#### Dataset excerpt
....

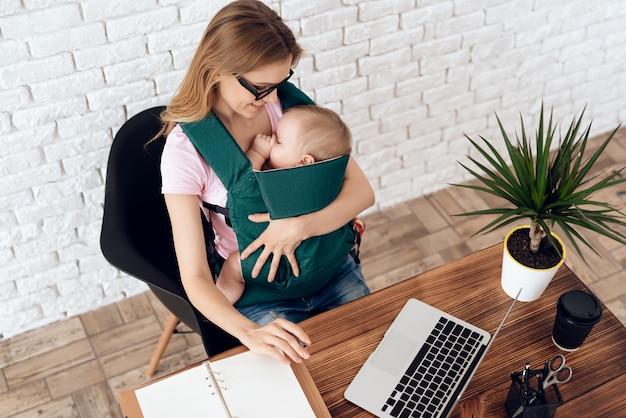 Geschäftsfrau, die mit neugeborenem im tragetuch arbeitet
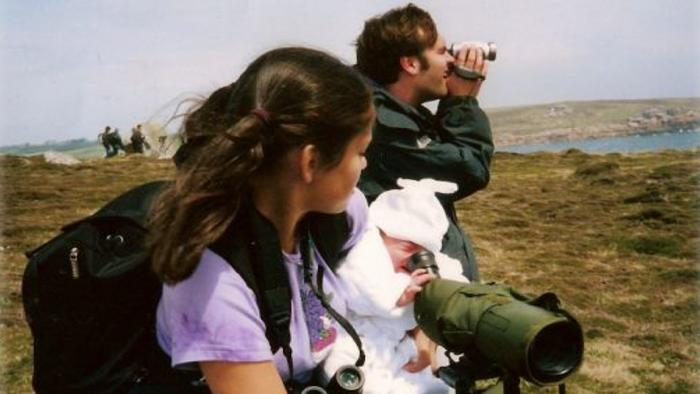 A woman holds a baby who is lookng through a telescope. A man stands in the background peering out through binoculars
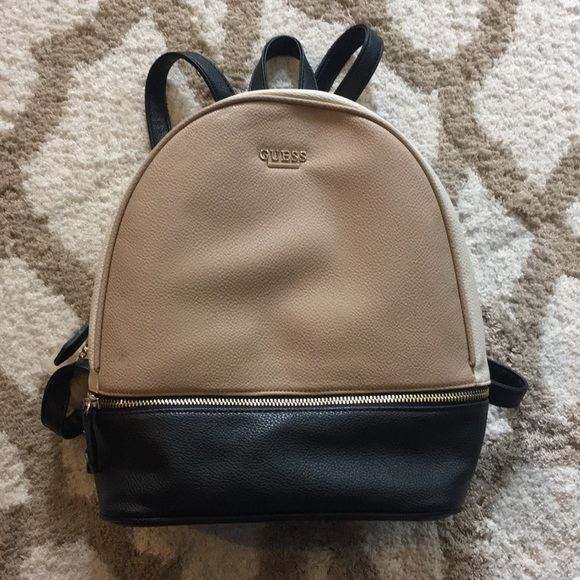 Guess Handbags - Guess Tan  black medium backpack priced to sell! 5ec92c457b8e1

....

#### Task objective
What the answer must hold: all the data above, given again exactly, without pictures.

#### Result
 Geschäftsfrau, die mit neugeborenem im tragetuch arbeitet
 A woman holds a baby who is lookng through a telescope. A man stands in the background peering out through binoculars
 Guess Handbags - Guess Tan  black medium backpack priced to sell! 5ec92c457b8e1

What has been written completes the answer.